• Brief: Copy every line of the material below word for word, from the first line to the last.

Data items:
** START **

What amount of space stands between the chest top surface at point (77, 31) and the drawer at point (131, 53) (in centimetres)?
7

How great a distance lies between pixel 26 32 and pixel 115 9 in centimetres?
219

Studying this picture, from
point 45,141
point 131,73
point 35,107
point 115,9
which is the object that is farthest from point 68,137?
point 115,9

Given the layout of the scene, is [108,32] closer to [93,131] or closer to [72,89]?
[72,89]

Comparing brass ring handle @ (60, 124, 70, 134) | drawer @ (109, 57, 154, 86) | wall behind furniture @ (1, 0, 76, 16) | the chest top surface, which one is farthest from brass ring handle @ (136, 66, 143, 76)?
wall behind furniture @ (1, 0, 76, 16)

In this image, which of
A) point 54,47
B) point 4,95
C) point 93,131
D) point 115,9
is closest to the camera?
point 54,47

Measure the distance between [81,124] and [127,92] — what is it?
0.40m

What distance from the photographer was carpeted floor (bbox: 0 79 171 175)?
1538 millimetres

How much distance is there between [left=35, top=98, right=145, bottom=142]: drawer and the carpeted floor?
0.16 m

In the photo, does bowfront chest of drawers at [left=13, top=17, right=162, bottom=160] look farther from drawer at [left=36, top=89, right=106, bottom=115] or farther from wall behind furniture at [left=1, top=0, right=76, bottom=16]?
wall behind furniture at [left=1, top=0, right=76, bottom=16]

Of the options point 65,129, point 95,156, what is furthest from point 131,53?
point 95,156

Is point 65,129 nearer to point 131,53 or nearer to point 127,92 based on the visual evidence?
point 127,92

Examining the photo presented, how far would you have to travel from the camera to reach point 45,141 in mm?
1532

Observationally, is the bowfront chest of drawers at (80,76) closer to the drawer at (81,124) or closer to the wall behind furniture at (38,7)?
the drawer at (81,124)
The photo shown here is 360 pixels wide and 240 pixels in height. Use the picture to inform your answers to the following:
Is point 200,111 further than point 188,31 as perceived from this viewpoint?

** END **

• Response for this exercise:
What amount of space stands between the chest top surface at point (77, 31) and the drawer at point (131, 53) (in centimetres)?
7

How great a distance lies between pixel 26 32 and pixel 115 9 in centimetres?
219

Studying this picture, from
point 45,141
point 131,73
point 35,107
point 115,9
which is the object that is farthest from point 68,137?
point 115,9

Given the layout of the scene, is [108,32] closer to [93,131] or closer to [72,89]?
[72,89]

Comparing brass ring handle @ (60, 124, 70, 134) | drawer @ (109, 57, 154, 86) | wall behind furniture @ (1, 0, 76, 16) | the chest top surface, which one is farthest from brass ring handle @ (136, 66, 143, 76)?
wall behind furniture @ (1, 0, 76, 16)

In this image, which of
A) point 54,47
B) point 4,95
C) point 93,131
D) point 115,9
is closest to the camera?
point 54,47

Measure the distance between [81,124] and [127,92] — what is it?
0.40m

What distance from the photographer was carpeted floor (bbox: 0 79 171 175)?
1538 millimetres

How much distance is there between [left=35, top=98, right=145, bottom=142]: drawer and the carpeted floor?
0.16 m

In the photo, does bowfront chest of drawers at [left=13, top=17, right=162, bottom=160] look farther from drawer at [left=36, top=89, right=106, bottom=115] or farther from wall behind furniture at [left=1, top=0, right=76, bottom=16]?
wall behind furniture at [left=1, top=0, right=76, bottom=16]

Of the options point 65,129, point 95,156, what is furthest from point 131,53?
point 95,156

Is point 65,129 nearer to point 131,53 or nearer to point 127,92 based on the visual evidence?
point 127,92

Examining the photo presented, how far would you have to travel from the camera to reach point 45,141 in mm?
1532

Observationally, is the bowfront chest of drawers at (80,76) closer to the drawer at (81,124) or closer to the wall behind furniture at (38,7)?
the drawer at (81,124)
The photo shown here is 360 pixels wide and 240 pixels in height. Use the picture to inform your answers to the following:
Is point 200,111 further than point 188,31 as perceived from this viewpoint?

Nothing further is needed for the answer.